#### FRAGMENTO DEL TEXTO ####
Unos prodigiosos y casi metafísicos gallos de Mariano, una tierna y azulada tarde de parque hecha por Escobedo con dos muchachas y dos sombrillas, un rígido rostro en la sala, pero en la saleta contigua, donde ya aparece la presencia de libros en dos libreros densamente cargados, y en el comedor de la casa, y en el desordenado despacho del poeta, hacia dondequiera que se claven las pupilas, el encuentro grato y maravilloso de la plástica actual. Es Mariano de nuevo, y la gran Amelia, y el frustrado Arístides Fernández, y Arche otra vez, y Mijares y Portocarrero.

Y entre tanto rostro quieto, mudo, clavado en la tela el rostro todo sonrisa y la cabeza toda blanca de la madre del poeta, que manda primero café y que después que se ha oído casi dos horas el verbo erudito y elegante del hijo ilustre, quiere rubricar su cortesía con un cacao frío, espeso, espirituoso, y animador, que ofrece ella misma.
#### EXTRACTO DE DATOS ####
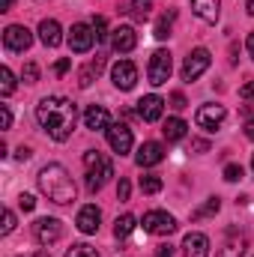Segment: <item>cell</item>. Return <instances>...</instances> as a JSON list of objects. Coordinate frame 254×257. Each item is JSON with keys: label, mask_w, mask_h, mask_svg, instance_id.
Masks as SVG:
<instances>
[{"label": "cell", "mask_w": 254, "mask_h": 257, "mask_svg": "<svg viewBox=\"0 0 254 257\" xmlns=\"http://www.w3.org/2000/svg\"><path fill=\"white\" fill-rule=\"evenodd\" d=\"M75 117H78L75 102H69L63 96H45V99L36 105V120H39V126L45 128L54 141H69V138H72V132H75Z\"/></svg>", "instance_id": "1"}, {"label": "cell", "mask_w": 254, "mask_h": 257, "mask_svg": "<svg viewBox=\"0 0 254 257\" xmlns=\"http://www.w3.org/2000/svg\"><path fill=\"white\" fill-rule=\"evenodd\" d=\"M39 189L54 203H72L75 192H78L75 183H72V177H69V171H66L63 165H57V162H51V165H45L39 171Z\"/></svg>", "instance_id": "2"}, {"label": "cell", "mask_w": 254, "mask_h": 257, "mask_svg": "<svg viewBox=\"0 0 254 257\" xmlns=\"http://www.w3.org/2000/svg\"><path fill=\"white\" fill-rule=\"evenodd\" d=\"M84 168H87V189L90 192H99L108 177H114V165L108 156H102L99 150H87L84 153Z\"/></svg>", "instance_id": "3"}, {"label": "cell", "mask_w": 254, "mask_h": 257, "mask_svg": "<svg viewBox=\"0 0 254 257\" xmlns=\"http://www.w3.org/2000/svg\"><path fill=\"white\" fill-rule=\"evenodd\" d=\"M171 72H174V60H171V51L159 48L153 57H150V66H147V78L153 87H162L171 81Z\"/></svg>", "instance_id": "4"}, {"label": "cell", "mask_w": 254, "mask_h": 257, "mask_svg": "<svg viewBox=\"0 0 254 257\" xmlns=\"http://www.w3.org/2000/svg\"><path fill=\"white\" fill-rule=\"evenodd\" d=\"M144 230H147V233H156V236H168V233L177 230V221H174L171 212H165V209H153V212L144 215Z\"/></svg>", "instance_id": "5"}, {"label": "cell", "mask_w": 254, "mask_h": 257, "mask_svg": "<svg viewBox=\"0 0 254 257\" xmlns=\"http://www.w3.org/2000/svg\"><path fill=\"white\" fill-rule=\"evenodd\" d=\"M30 42H33V33H30L24 24H9V27L3 30V45H6V51L21 54V51L30 48Z\"/></svg>", "instance_id": "6"}, {"label": "cell", "mask_w": 254, "mask_h": 257, "mask_svg": "<svg viewBox=\"0 0 254 257\" xmlns=\"http://www.w3.org/2000/svg\"><path fill=\"white\" fill-rule=\"evenodd\" d=\"M212 63V57H209V51L206 48H194L189 57H186V63H183V78L186 81H197L206 69Z\"/></svg>", "instance_id": "7"}, {"label": "cell", "mask_w": 254, "mask_h": 257, "mask_svg": "<svg viewBox=\"0 0 254 257\" xmlns=\"http://www.w3.org/2000/svg\"><path fill=\"white\" fill-rule=\"evenodd\" d=\"M96 42V33H93V24H72L69 30V48L78 51V54H87Z\"/></svg>", "instance_id": "8"}, {"label": "cell", "mask_w": 254, "mask_h": 257, "mask_svg": "<svg viewBox=\"0 0 254 257\" xmlns=\"http://www.w3.org/2000/svg\"><path fill=\"white\" fill-rule=\"evenodd\" d=\"M33 236H36L39 245H51V242H57L63 236V224L57 218H39L33 224Z\"/></svg>", "instance_id": "9"}, {"label": "cell", "mask_w": 254, "mask_h": 257, "mask_svg": "<svg viewBox=\"0 0 254 257\" xmlns=\"http://www.w3.org/2000/svg\"><path fill=\"white\" fill-rule=\"evenodd\" d=\"M111 81H114L117 90H132V87L138 84V66L132 63V60L114 63V69H111Z\"/></svg>", "instance_id": "10"}, {"label": "cell", "mask_w": 254, "mask_h": 257, "mask_svg": "<svg viewBox=\"0 0 254 257\" xmlns=\"http://www.w3.org/2000/svg\"><path fill=\"white\" fill-rule=\"evenodd\" d=\"M224 117H227V111H224V105H200L197 108V126L206 128V132H215V128L224 123Z\"/></svg>", "instance_id": "11"}, {"label": "cell", "mask_w": 254, "mask_h": 257, "mask_svg": "<svg viewBox=\"0 0 254 257\" xmlns=\"http://www.w3.org/2000/svg\"><path fill=\"white\" fill-rule=\"evenodd\" d=\"M162 111H165V99L156 96V93H150V96H144V99L138 102V117H141L144 123L162 120Z\"/></svg>", "instance_id": "12"}, {"label": "cell", "mask_w": 254, "mask_h": 257, "mask_svg": "<svg viewBox=\"0 0 254 257\" xmlns=\"http://www.w3.org/2000/svg\"><path fill=\"white\" fill-rule=\"evenodd\" d=\"M108 144H111L114 153L126 156L129 150H132V128L126 123H111V128H108Z\"/></svg>", "instance_id": "13"}, {"label": "cell", "mask_w": 254, "mask_h": 257, "mask_svg": "<svg viewBox=\"0 0 254 257\" xmlns=\"http://www.w3.org/2000/svg\"><path fill=\"white\" fill-rule=\"evenodd\" d=\"M135 45H138V33H135V27H117V30H111V48L114 51H120V54H129V51H135Z\"/></svg>", "instance_id": "14"}, {"label": "cell", "mask_w": 254, "mask_h": 257, "mask_svg": "<svg viewBox=\"0 0 254 257\" xmlns=\"http://www.w3.org/2000/svg\"><path fill=\"white\" fill-rule=\"evenodd\" d=\"M84 126L90 128V132H108L111 128V114L102 105H90L84 111Z\"/></svg>", "instance_id": "15"}, {"label": "cell", "mask_w": 254, "mask_h": 257, "mask_svg": "<svg viewBox=\"0 0 254 257\" xmlns=\"http://www.w3.org/2000/svg\"><path fill=\"white\" fill-rule=\"evenodd\" d=\"M245 245H248L245 233H239V230L233 227V230H227L224 245L218 248V257H242V254H245Z\"/></svg>", "instance_id": "16"}, {"label": "cell", "mask_w": 254, "mask_h": 257, "mask_svg": "<svg viewBox=\"0 0 254 257\" xmlns=\"http://www.w3.org/2000/svg\"><path fill=\"white\" fill-rule=\"evenodd\" d=\"M183 257H209V239L206 233H186L183 239Z\"/></svg>", "instance_id": "17"}, {"label": "cell", "mask_w": 254, "mask_h": 257, "mask_svg": "<svg viewBox=\"0 0 254 257\" xmlns=\"http://www.w3.org/2000/svg\"><path fill=\"white\" fill-rule=\"evenodd\" d=\"M162 159H165V150H162V144H156V141L141 144V150H138V156H135L138 168H153V165H159Z\"/></svg>", "instance_id": "18"}, {"label": "cell", "mask_w": 254, "mask_h": 257, "mask_svg": "<svg viewBox=\"0 0 254 257\" xmlns=\"http://www.w3.org/2000/svg\"><path fill=\"white\" fill-rule=\"evenodd\" d=\"M99 221H102V212H99V206H81V212H78V230L81 233H96L99 230Z\"/></svg>", "instance_id": "19"}, {"label": "cell", "mask_w": 254, "mask_h": 257, "mask_svg": "<svg viewBox=\"0 0 254 257\" xmlns=\"http://www.w3.org/2000/svg\"><path fill=\"white\" fill-rule=\"evenodd\" d=\"M39 39H42L45 48H57V45L63 42V30H60V24H57L54 18H45V21L39 24Z\"/></svg>", "instance_id": "20"}, {"label": "cell", "mask_w": 254, "mask_h": 257, "mask_svg": "<svg viewBox=\"0 0 254 257\" xmlns=\"http://www.w3.org/2000/svg\"><path fill=\"white\" fill-rule=\"evenodd\" d=\"M191 9L200 21L206 24H215L218 21V12H221V0H191Z\"/></svg>", "instance_id": "21"}, {"label": "cell", "mask_w": 254, "mask_h": 257, "mask_svg": "<svg viewBox=\"0 0 254 257\" xmlns=\"http://www.w3.org/2000/svg\"><path fill=\"white\" fill-rule=\"evenodd\" d=\"M105 69V54H96V60L93 63H87L81 69V75H78V84L81 87H90L93 84V78H99V72Z\"/></svg>", "instance_id": "22"}, {"label": "cell", "mask_w": 254, "mask_h": 257, "mask_svg": "<svg viewBox=\"0 0 254 257\" xmlns=\"http://www.w3.org/2000/svg\"><path fill=\"white\" fill-rule=\"evenodd\" d=\"M186 128H189V126H186L180 117H171V120L162 126V132H165V138H168V141H180V138H186Z\"/></svg>", "instance_id": "23"}, {"label": "cell", "mask_w": 254, "mask_h": 257, "mask_svg": "<svg viewBox=\"0 0 254 257\" xmlns=\"http://www.w3.org/2000/svg\"><path fill=\"white\" fill-rule=\"evenodd\" d=\"M135 224H138V221H135V215H120V218H117V221H114V236H117V239H126L129 233H132V230H135Z\"/></svg>", "instance_id": "24"}, {"label": "cell", "mask_w": 254, "mask_h": 257, "mask_svg": "<svg viewBox=\"0 0 254 257\" xmlns=\"http://www.w3.org/2000/svg\"><path fill=\"white\" fill-rule=\"evenodd\" d=\"M174 18H177L174 9H171L168 15H162V18L156 21V33H153V36H156V39H168V36H171V27H174Z\"/></svg>", "instance_id": "25"}, {"label": "cell", "mask_w": 254, "mask_h": 257, "mask_svg": "<svg viewBox=\"0 0 254 257\" xmlns=\"http://www.w3.org/2000/svg\"><path fill=\"white\" fill-rule=\"evenodd\" d=\"M150 9H153V0H132L129 3V12L135 21H147L150 18Z\"/></svg>", "instance_id": "26"}, {"label": "cell", "mask_w": 254, "mask_h": 257, "mask_svg": "<svg viewBox=\"0 0 254 257\" xmlns=\"http://www.w3.org/2000/svg\"><path fill=\"white\" fill-rule=\"evenodd\" d=\"M218 206H221V200H218V197H209L200 209H194V212H191V221H200V218H206V215H215V212H218Z\"/></svg>", "instance_id": "27"}, {"label": "cell", "mask_w": 254, "mask_h": 257, "mask_svg": "<svg viewBox=\"0 0 254 257\" xmlns=\"http://www.w3.org/2000/svg\"><path fill=\"white\" fill-rule=\"evenodd\" d=\"M12 90H15V75L9 66H3L0 69V96H12Z\"/></svg>", "instance_id": "28"}, {"label": "cell", "mask_w": 254, "mask_h": 257, "mask_svg": "<svg viewBox=\"0 0 254 257\" xmlns=\"http://www.w3.org/2000/svg\"><path fill=\"white\" fill-rule=\"evenodd\" d=\"M141 192H144V194L162 192V177H156V174H147V177H141Z\"/></svg>", "instance_id": "29"}, {"label": "cell", "mask_w": 254, "mask_h": 257, "mask_svg": "<svg viewBox=\"0 0 254 257\" xmlns=\"http://www.w3.org/2000/svg\"><path fill=\"white\" fill-rule=\"evenodd\" d=\"M66 257H99V251L93 248V245H87V242H78V245H72Z\"/></svg>", "instance_id": "30"}, {"label": "cell", "mask_w": 254, "mask_h": 257, "mask_svg": "<svg viewBox=\"0 0 254 257\" xmlns=\"http://www.w3.org/2000/svg\"><path fill=\"white\" fill-rule=\"evenodd\" d=\"M21 78H24V84H36V81H39V66L36 63H24Z\"/></svg>", "instance_id": "31"}, {"label": "cell", "mask_w": 254, "mask_h": 257, "mask_svg": "<svg viewBox=\"0 0 254 257\" xmlns=\"http://www.w3.org/2000/svg\"><path fill=\"white\" fill-rule=\"evenodd\" d=\"M224 180H227V183L242 180V165H224Z\"/></svg>", "instance_id": "32"}, {"label": "cell", "mask_w": 254, "mask_h": 257, "mask_svg": "<svg viewBox=\"0 0 254 257\" xmlns=\"http://www.w3.org/2000/svg\"><path fill=\"white\" fill-rule=\"evenodd\" d=\"M93 33H96V39H105V36H108V24H105V18H102V15H96V18H93Z\"/></svg>", "instance_id": "33"}, {"label": "cell", "mask_w": 254, "mask_h": 257, "mask_svg": "<svg viewBox=\"0 0 254 257\" xmlns=\"http://www.w3.org/2000/svg\"><path fill=\"white\" fill-rule=\"evenodd\" d=\"M12 230H15V212L6 209V212H3V227H0V233L6 236V233H12Z\"/></svg>", "instance_id": "34"}, {"label": "cell", "mask_w": 254, "mask_h": 257, "mask_svg": "<svg viewBox=\"0 0 254 257\" xmlns=\"http://www.w3.org/2000/svg\"><path fill=\"white\" fill-rule=\"evenodd\" d=\"M9 126H12V111H9V105H0V128Z\"/></svg>", "instance_id": "35"}, {"label": "cell", "mask_w": 254, "mask_h": 257, "mask_svg": "<svg viewBox=\"0 0 254 257\" xmlns=\"http://www.w3.org/2000/svg\"><path fill=\"white\" fill-rule=\"evenodd\" d=\"M18 206H21L24 212H30V209L36 206V200H33V194H21V197H18Z\"/></svg>", "instance_id": "36"}, {"label": "cell", "mask_w": 254, "mask_h": 257, "mask_svg": "<svg viewBox=\"0 0 254 257\" xmlns=\"http://www.w3.org/2000/svg\"><path fill=\"white\" fill-rule=\"evenodd\" d=\"M129 194H132L129 180H120V186H117V197H120V200H129Z\"/></svg>", "instance_id": "37"}, {"label": "cell", "mask_w": 254, "mask_h": 257, "mask_svg": "<svg viewBox=\"0 0 254 257\" xmlns=\"http://www.w3.org/2000/svg\"><path fill=\"white\" fill-rule=\"evenodd\" d=\"M171 108L183 111V108H186V96H183V93H174V96H171Z\"/></svg>", "instance_id": "38"}, {"label": "cell", "mask_w": 254, "mask_h": 257, "mask_svg": "<svg viewBox=\"0 0 254 257\" xmlns=\"http://www.w3.org/2000/svg\"><path fill=\"white\" fill-rule=\"evenodd\" d=\"M239 96H242L245 102H254V81H248V84H245V87L239 90Z\"/></svg>", "instance_id": "39"}, {"label": "cell", "mask_w": 254, "mask_h": 257, "mask_svg": "<svg viewBox=\"0 0 254 257\" xmlns=\"http://www.w3.org/2000/svg\"><path fill=\"white\" fill-rule=\"evenodd\" d=\"M69 66H72V60H57V63H54V75H66V72H69Z\"/></svg>", "instance_id": "40"}, {"label": "cell", "mask_w": 254, "mask_h": 257, "mask_svg": "<svg viewBox=\"0 0 254 257\" xmlns=\"http://www.w3.org/2000/svg\"><path fill=\"white\" fill-rule=\"evenodd\" d=\"M156 257H174V245H171V242H168V245H159Z\"/></svg>", "instance_id": "41"}, {"label": "cell", "mask_w": 254, "mask_h": 257, "mask_svg": "<svg viewBox=\"0 0 254 257\" xmlns=\"http://www.w3.org/2000/svg\"><path fill=\"white\" fill-rule=\"evenodd\" d=\"M191 150H197V153H206V150H209V144H206V141H191Z\"/></svg>", "instance_id": "42"}, {"label": "cell", "mask_w": 254, "mask_h": 257, "mask_svg": "<svg viewBox=\"0 0 254 257\" xmlns=\"http://www.w3.org/2000/svg\"><path fill=\"white\" fill-rule=\"evenodd\" d=\"M245 48H248V57L254 60V30L248 33V39H245Z\"/></svg>", "instance_id": "43"}, {"label": "cell", "mask_w": 254, "mask_h": 257, "mask_svg": "<svg viewBox=\"0 0 254 257\" xmlns=\"http://www.w3.org/2000/svg\"><path fill=\"white\" fill-rule=\"evenodd\" d=\"M15 156H18V162H27V159H30V150H27V147H18Z\"/></svg>", "instance_id": "44"}, {"label": "cell", "mask_w": 254, "mask_h": 257, "mask_svg": "<svg viewBox=\"0 0 254 257\" xmlns=\"http://www.w3.org/2000/svg\"><path fill=\"white\" fill-rule=\"evenodd\" d=\"M245 138H248V141H254V117L245 123Z\"/></svg>", "instance_id": "45"}, {"label": "cell", "mask_w": 254, "mask_h": 257, "mask_svg": "<svg viewBox=\"0 0 254 257\" xmlns=\"http://www.w3.org/2000/svg\"><path fill=\"white\" fill-rule=\"evenodd\" d=\"M245 9H248V15H254V0H245Z\"/></svg>", "instance_id": "46"}, {"label": "cell", "mask_w": 254, "mask_h": 257, "mask_svg": "<svg viewBox=\"0 0 254 257\" xmlns=\"http://www.w3.org/2000/svg\"><path fill=\"white\" fill-rule=\"evenodd\" d=\"M0 6H3V12H9V6H12V0H0Z\"/></svg>", "instance_id": "47"}, {"label": "cell", "mask_w": 254, "mask_h": 257, "mask_svg": "<svg viewBox=\"0 0 254 257\" xmlns=\"http://www.w3.org/2000/svg\"><path fill=\"white\" fill-rule=\"evenodd\" d=\"M33 257H48V254H45V251H36V254H33Z\"/></svg>", "instance_id": "48"}, {"label": "cell", "mask_w": 254, "mask_h": 257, "mask_svg": "<svg viewBox=\"0 0 254 257\" xmlns=\"http://www.w3.org/2000/svg\"><path fill=\"white\" fill-rule=\"evenodd\" d=\"M251 171H254V159H251Z\"/></svg>", "instance_id": "49"}]
</instances>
####
» INSTRUCCIÓN:
Prolonga el fragmento sobre la casa del poeta y los cuadros que la llenan, a partir de su última oración. No hace falta consultar las entradas.

» RESPUESTA FINAL:
Ésta es la mesa de trabajo del poeta. Una mesa simple, sencilla, sin arte alguno. Una mesa cualquiera. ¿Qué hay en ella? Es una colección de miniaturas. Una estupenda maternidad donde hay una cara de madre en todas sus dimensiones y una cesta colgante de un brazo y provista de todo su libre movimiento. Un coyote sin fiereza. Un dios de la abundancia. Una tortuga cargada de simbolismo y como una réplica transida de sabiduría para la celeridad de Aquiles. Y un caracol gaditano, que es el más barroco de los caracoles. Y un cofre alemán, labrado en plata. Y un Narciso lleno de gracia. Y en las paredes, entre los cuadros, láminas. Una reproducción de la mascarilla de Pascal, con toda su gran nariz disparada en búsqueda intelectual y su boca seca, hundida y fúnebre. Y el rostro severo de Góngora. Y Martí, el único gran clásico que en tres siglos ha producido la lengua española, el que llenó de luz ofuscadora el barroquismo de Gracián y de Quevedo, el que tiene dimensiones de cíclope al lado de ese artífice de taracea, de Correa y Covarrubia que es Gabriel Miró.

Así habla Lezama en este despacho suyo sin lujos inútiles, con dos rústicos y altos libreros en desorden, con una máquina de escribir, que usa solamente para la transcripción, porque él crea y recrea sentado en un sillón con una tabla que descansa sobre los dos brazos de madera.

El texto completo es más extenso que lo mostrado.